Extract every line of the records below verbatim and keep their original order.

* [EXTRACTED MATERIAL]
___

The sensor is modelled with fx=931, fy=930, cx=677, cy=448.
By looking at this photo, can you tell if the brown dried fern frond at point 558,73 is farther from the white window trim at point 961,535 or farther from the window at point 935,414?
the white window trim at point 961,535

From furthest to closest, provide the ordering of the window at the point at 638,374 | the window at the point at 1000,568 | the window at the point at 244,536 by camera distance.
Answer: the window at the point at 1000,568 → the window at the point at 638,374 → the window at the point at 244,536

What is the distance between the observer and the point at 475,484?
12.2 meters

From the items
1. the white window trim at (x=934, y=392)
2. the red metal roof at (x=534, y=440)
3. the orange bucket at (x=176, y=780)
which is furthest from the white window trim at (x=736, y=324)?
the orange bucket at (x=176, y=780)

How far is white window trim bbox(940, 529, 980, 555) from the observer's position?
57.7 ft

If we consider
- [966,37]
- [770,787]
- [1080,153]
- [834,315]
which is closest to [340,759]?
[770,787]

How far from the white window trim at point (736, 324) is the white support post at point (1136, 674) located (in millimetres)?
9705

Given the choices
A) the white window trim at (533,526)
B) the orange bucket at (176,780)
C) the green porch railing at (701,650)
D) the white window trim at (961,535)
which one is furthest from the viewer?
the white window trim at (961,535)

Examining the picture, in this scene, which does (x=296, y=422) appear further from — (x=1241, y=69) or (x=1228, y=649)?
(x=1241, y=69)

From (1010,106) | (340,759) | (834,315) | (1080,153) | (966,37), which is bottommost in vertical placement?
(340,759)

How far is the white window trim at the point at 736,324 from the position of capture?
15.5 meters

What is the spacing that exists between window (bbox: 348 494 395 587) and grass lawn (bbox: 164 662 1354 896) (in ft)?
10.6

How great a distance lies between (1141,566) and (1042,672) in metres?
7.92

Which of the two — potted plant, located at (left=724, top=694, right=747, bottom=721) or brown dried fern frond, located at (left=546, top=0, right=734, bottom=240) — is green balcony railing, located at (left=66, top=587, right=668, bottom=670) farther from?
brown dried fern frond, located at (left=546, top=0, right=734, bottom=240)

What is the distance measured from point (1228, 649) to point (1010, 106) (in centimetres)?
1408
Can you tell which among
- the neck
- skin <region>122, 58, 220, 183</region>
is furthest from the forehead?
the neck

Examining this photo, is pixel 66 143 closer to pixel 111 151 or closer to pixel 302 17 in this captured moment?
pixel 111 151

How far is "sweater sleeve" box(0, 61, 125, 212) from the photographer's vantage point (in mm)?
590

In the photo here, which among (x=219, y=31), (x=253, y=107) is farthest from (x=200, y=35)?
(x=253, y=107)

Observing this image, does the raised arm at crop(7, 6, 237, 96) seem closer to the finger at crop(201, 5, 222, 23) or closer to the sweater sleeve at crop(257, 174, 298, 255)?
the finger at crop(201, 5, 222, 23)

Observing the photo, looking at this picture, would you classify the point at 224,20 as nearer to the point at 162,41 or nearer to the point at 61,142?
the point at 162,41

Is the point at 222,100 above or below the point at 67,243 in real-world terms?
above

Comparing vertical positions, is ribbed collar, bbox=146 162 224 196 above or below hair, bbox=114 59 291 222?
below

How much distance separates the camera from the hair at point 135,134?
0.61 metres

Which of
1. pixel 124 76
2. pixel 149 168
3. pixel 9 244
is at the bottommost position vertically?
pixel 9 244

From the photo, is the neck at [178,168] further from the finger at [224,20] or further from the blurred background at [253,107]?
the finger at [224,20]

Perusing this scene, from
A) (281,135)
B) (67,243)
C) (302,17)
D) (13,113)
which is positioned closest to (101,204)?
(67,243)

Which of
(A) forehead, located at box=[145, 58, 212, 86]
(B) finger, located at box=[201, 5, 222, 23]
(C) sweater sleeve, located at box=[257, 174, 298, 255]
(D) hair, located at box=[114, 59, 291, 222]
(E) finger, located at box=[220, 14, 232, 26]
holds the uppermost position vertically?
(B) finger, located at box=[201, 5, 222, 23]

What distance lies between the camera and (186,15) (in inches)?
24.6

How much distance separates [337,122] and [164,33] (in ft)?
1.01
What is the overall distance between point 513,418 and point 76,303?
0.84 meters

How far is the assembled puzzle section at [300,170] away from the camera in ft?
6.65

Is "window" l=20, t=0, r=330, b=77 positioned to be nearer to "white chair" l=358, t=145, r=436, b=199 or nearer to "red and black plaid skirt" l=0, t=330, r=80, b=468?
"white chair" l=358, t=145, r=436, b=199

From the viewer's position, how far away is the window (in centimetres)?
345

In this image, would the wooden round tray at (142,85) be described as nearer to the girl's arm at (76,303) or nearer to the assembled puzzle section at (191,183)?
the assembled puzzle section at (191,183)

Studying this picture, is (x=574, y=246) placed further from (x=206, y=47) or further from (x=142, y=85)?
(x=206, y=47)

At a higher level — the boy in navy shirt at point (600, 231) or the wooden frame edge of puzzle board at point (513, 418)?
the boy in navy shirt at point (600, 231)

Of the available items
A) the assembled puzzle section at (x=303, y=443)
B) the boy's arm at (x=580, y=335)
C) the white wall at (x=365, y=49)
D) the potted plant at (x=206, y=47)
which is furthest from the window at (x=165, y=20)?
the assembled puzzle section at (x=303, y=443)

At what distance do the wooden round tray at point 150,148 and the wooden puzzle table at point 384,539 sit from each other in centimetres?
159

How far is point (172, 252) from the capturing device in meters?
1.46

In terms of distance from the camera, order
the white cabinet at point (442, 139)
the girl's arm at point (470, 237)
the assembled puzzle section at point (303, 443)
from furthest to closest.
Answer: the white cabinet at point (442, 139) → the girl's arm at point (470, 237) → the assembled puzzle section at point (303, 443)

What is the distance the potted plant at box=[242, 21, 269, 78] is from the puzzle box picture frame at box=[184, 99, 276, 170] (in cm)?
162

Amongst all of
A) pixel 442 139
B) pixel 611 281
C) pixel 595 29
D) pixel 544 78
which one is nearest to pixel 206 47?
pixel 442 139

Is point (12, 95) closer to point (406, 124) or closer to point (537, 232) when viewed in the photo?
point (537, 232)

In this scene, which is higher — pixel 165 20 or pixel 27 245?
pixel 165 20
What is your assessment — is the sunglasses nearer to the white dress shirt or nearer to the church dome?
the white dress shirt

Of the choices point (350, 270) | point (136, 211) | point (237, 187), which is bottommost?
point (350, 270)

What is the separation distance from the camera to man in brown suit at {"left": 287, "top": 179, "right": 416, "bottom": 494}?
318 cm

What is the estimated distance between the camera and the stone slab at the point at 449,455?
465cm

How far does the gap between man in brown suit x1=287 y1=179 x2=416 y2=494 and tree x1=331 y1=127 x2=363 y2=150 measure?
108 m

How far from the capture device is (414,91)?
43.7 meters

___

* [ANSWER BELOW]
The sensor is modelled with fx=931, fy=930, cx=677, cy=448.
By looking at this photo, can you tell if the brown dried fern frond at point 558,73 is farther from the white window trim at point 961,535 or farther from the window at point 935,414?
the white window trim at point 961,535

From furthest to closest, provide the ordering of the window at the point at 638,374 | the window at the point at 1000,568 | the window at the point at 244,536 by camera distance.
Answer: the window at the point at 1000,568 → the window at the point at 638,374 → the window at the point at 244,536

What is the distance between the observer and the point at 475,484?
12.2 meters

From the items
1. the white window trim at (x=934, y=392)
2. the red metal roof at (x=534, y=440)
3. the orange bucket at (x=176, y=780)
which is furthest from the white window trim at (x=736, y=324)?
the orange bucket at (x=176, y=780)

How far is white window trim bbox(940, 529, 980, 555) from the observer's position?
57.7 ft

If we consider
- [966,37]
- [770,787]
- [1080,153]
- [834,315]
which is closest to [340,759]?
[770,787]

How far from the white window trim at point (736, 324) is the white support post at point (1136, 674) located (in millimetres)?
9705

Given the choices
A) the white window trim at (533,526)
B) the orange bucket at (176,780)
C) the green porch railing at (701,650)
D) the white window trim at (961,535)
which one is furthest from the viewer?
the white window trim at (961,535)

Examining the picture, in this scene, which does (x=296, y=422) appear further from — (x=1241, y=69) or (x=1228, y=649)?
(x=1241, y=69)

From (1010,106) | (340,759) | (834,315) | (1080,153) | (966,37), which is bottommost in vertical placement?
(340,759)

How far is the white window trim at the point at 736,324 from the position of capture?
15.5 meters

What is the spacing that exists between window (bbox: 348 494 395 587) and grass lawn (bbox: 164 662 1354 896) (in ft)?
10.6

How great a distance lies between (1141,566) and (1042,672) in metres?
7.92

Which of the two — potted plant, located at (left=724, top=694, right=747, bottom=721) or brown dried fern frond, located at (left=546, top=0, right=734, bottom=240) — is green balcony railing, located at (left=66, top=587, right=668, bottom=670) farther from?
brown dried fern frond, located at (left=546, top=0, right=734, bottom=240)

What is the distance measured from point (1228, 649) to point (1010, 106) (in centimetres)?
1408
Can you tell which among
- the neck
- skin <region>122, 58, 220, 183</region>
is furthest from the forehead?
the neck

Examining this photo, is pixel 66 143 closer to pixel 111 151 or closer to pixel 302 17 in this captured moment?
pixel 111 151

How far is "sweater sleeve" box(0, 61, 125, 212) from the photographer's vantage point (in mm)?
590

In the photo here, which among (x=219, y=31), (x=253, y=107) is farthest from (x=200, y=35)?
(x=253, y=107)

Observing this image, does the raised arm at crop(7, 6, 237, 96) seem closer to the finger at crop(201, 5, 222, 23) or closer to the sweater sleeve at crop(257, 174, 298, 255)?
the finger at crop(201, 5, 222, 23)

Observing the photo, looking at this picture, would you classify the point at 224,20 as nearer to the point at 162,41 or nearer to the point at 61,142?
the point at 162,41

Is the point at 222,100 above or below the point at 67,243 in real-world terms?
above

Comparing vertical positions, is ribbed collar, bbox=146 162 224 196 above or below hair, bbox=114 59 291 222?
below

How much distance separates the camera from the hair at point 135,134?
0.61 metres

Which of
1. pixel 124 76
2. pixel 149 168
3. pixel 9 244
is at the bottommost position vertically?
pixel 9 244

From the photo, is the neck at [178,168] further from the finger at [224,20] or further from the blurred background at [253,107]?
the finger at [224,20]

Perusing this scene, from
A) (281,135)
B) (67,243)
C) (302,17)
D) (13,113)
which is positioned closest to (101,204)?
(67,243)

Which of
(A) forehead, located at box=[145, 58, 212, 86]
(B) finger, located at box=[201, 5, 222, 23]
(C) sweater sleeve, located at box=[257, 174, 298, 255]
(D) hair, located at box=[114, 59, 291, 222]
(E) finger, located at box=[220, 14, 232, 26]
holds the uppermost position vertically?
(B) finger, located at box=[201, 5, 222, 23]

What distance lies between the camera and (186,15) (in inches)?
24.6

How much distance separates [337,122] and [164,33] (in ft)?
1.01
What is the overall distance between point 513,418 and point 76,303?
0.84 meters

How far is the assembled puzzle section at [300,170] away from the camera in ft?
6.65

Is "window" l=20, t=0, r=330, b=77 positioned to be nearer to "white chair" l=358, t=145, r=436, b=199 or nearer to "red and black plaid skirt" l=0, t=330, r=80, b=468?
"white chair" l=358, t=145, r=436, b=199

From the viewer's position, how far away is the window (in centimetres)?
345

In this image, would the wooden round tray at (142,85) be described as nearer to the girl's arm at (76,303) or nearer to the assembled puzzle section at (191,183)?
the assembled puzzle section at (191,183)

Studying this picture, is (x=574, y=246) placed further from (x=206, y=47) or further from (x=142, y=85)?
(x=206, y=47)

At a higher level — the boy in navy shirt at point (600, 231) or the wooden frame edge of puzzle board at point (513, 418)?
the boy in navy shirt at point (600, 231)

Of the available items
A) the assembled puzzle section at (x=303, y=443)
B) the boy's arm at (x=580, y=335)
C) the white wall at (x=365, y=49)
D) the potted plant at (x=206, y=47)
which is furthest from the window at (x=165, y=20)?
the assembled puzzle section at (x=303, y=443)

At what distance do the wooden round tray at point 150,148 and the wooden puzzle table at point 384,539 sit from each other in centimetres?
159

How far is point (172, 252) from the capturing device in meters?
1.46

In terms of distance from the camera, order
the white cabinet at point (442, 139)
the girl's arm at point (470, 237)
the assembled puzzle section at point (303, 443)
from furthest to closest.
Answer: the white cabinet at point (442, 139) → the girl's arm at point (470, 237) → the assembled puzzle section at point (303, 443)

What is the distance the potted plant at box=[242, 21, 269, 78] is from the puzzle box picture frame at box=[184, 99, 276, 170] (in cm)?
162

Amongst all of
A) pixel 442 139
B) pixel 611 281
C) pixel 595 29
D) pixel 544 78
which one is nearest to pixel 206 47?
pixel 442 139

Is point (12, 95) closer to point (406, 124) or closer to point (537, 232) when viewed in the photo?
point (537, 232)

In this scene, which is higher — pixel 165 20 or pixel 27 245?
pixel 165 20
What is your assessment — is the sunglasses nearer to the white dress shirt or nearer to the church dome?
the white dress shirt

Of the choices point (350, 270) | point (136, 211) | point (237, 187), which is bottommost?
point (350, 270)

What is the separation distance from the camera to man in brown suit at {"left": 287, "top": 179, "right": 416, "bottom": 494}?
318 cm

What is the estimated distance between the camera and the stone slab at the point at 449,455?
465cm

How far does the gap between man in brown suit x1=287 y1=179 x2=416 y2=494 and tree x1=331 y1=127 x2=363 y2=150 measure?
108 m

How far from the capture device is (414,91)?
43.7 meters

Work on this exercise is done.